National Security Council Chief to Lead Thailand in Deep South Peace Talks
2019.09.26
Pattani, Thailand and Bangkok
Thailand’s National Security Council chief said Thursday he would take over next month as head of the Thai negotiating team in peace talks with southern rebels, replacing his predecessor who was appointed only a year ago.
Gen. Wanlop Rugsanaoh, the outgoing NSC director-general, told reporters that Udomchai Thammasarorat had resigned as the top negotiator to assume his role as a senator.
“Prime Minister Prayuth Chan-o-cha has appointed me to be new the peace-talks delegation chief in place of Gen. Udomchai Thammasarorat,” Wanlop said.
BenarNews could not immediately get a reaction from Udomchai, a former army general who led Bangkok’s delegation in Malaysia-brokered talks with separatist insurgent groups from the Thai Deep South, starting in October 2018.

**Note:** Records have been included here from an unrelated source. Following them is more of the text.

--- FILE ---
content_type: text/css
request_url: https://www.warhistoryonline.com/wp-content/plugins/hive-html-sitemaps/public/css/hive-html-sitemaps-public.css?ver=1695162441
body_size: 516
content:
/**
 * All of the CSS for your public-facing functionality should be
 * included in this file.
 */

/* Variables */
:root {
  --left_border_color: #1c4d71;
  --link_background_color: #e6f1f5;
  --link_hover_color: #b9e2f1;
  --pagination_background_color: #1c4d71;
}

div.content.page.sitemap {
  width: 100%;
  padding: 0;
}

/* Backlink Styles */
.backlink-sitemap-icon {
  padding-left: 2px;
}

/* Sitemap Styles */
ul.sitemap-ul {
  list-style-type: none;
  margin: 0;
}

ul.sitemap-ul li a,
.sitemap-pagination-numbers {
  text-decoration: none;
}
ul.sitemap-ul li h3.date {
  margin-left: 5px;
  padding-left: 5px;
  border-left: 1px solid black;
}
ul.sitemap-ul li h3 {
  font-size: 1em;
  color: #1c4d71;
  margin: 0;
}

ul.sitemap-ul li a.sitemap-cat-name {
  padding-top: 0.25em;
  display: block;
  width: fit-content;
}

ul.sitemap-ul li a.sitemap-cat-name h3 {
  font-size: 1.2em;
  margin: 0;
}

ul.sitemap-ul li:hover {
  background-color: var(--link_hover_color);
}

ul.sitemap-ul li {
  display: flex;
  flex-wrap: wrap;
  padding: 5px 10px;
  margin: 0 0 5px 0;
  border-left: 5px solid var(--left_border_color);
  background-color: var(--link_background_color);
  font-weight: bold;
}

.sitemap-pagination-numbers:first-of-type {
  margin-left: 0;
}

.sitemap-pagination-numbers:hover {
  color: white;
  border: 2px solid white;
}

A low-ranking insurgent operative in Pattani said the change in the leadership of the Thai negotiating team would have no impact on the peace process unless the rebel groups fulfilled their goal of “Merdeka,” a Malay word for independence.
“I personally think no matter who becomes the chief of peace talks, it won’t make any difference if we can’t achieve Merdeka,” the insurgent who identified himself as Fadueri told BenarNews.
He claimed he was a member of Barisan Nasional Revolusi (the National Revolutionary Front, or BRN), the largest among insurgent groups in Thailand’s mainly Malay-speaking and Muslim southern border region.
“The (Thai) government set up the peace-talks panel on a lark and played, so we also play our game,” he said.
NSC chief’s background
Wanlop, an ex-director of the Ministry of Defense’s Office of Policy and Planning, has extensive experience dealing with top-level security officials from the United States and other countries.
The Thai cabinet endorsed Wanlop’s nomination as secretary-general of the National Security Council in August 2017. During a cabinet meeting at the time, Prayuth described Wanlop as “well-grounded in security and defense.”
Wanlop served as an artillery platoon leader in the 3rd Army during the 1980s and 1990s. Years later, he became a policy planner under the Defense Ministry and also served as a mission coordinator for the U.N. Transitional Authority’s peacekeeping operation in Cambodia, officials said.
Thailand’s Deep South includes Pattani, Narathiwat and Yala provinces, as well as four districts in Songkhla province. A separatist insurgency waged by the BRN and other armed groups has killed almost 7,000 people since it reignited in early 2004, according to rights groups that monitor the region.
Since 2015, Thailand under a military government led by Prayuth has engaged with MARA Patani, a panel of negotiators representing southern rebel groups and factions, in Kuala Lumpur facilitated talks aimed at ending the conflict. The talks have stalled and yielded no breakthrough.
The negotiations were dogged by allegations that hardcore BRN leaders commanding fighters in the field were not participating in the talks and did not support the effort.
In an interview with BenarNews in July this year, Sukree Hari, who headed a rebel delegation at peace talks with the Thai government from 2015 until May 2019, slammed the government over the negotiations.
“The Thai government is not sincere about resolving the conflict … The negotiations held thus far were a tactic for wasting Malay Patani people’s time,” Sukree said, referring to the southernmost provinces and the ethnic Malay Muslim majority who lives there.
Prayuth began his term as an elected prime minister this past June after a parliamentary majority picked him to lead the new government in the wake of a general election held in March – the first polls staged in Thailand’s since Prayuth, a former army chief of staff, led a military coup that toppled a civilian-led government in May 2014.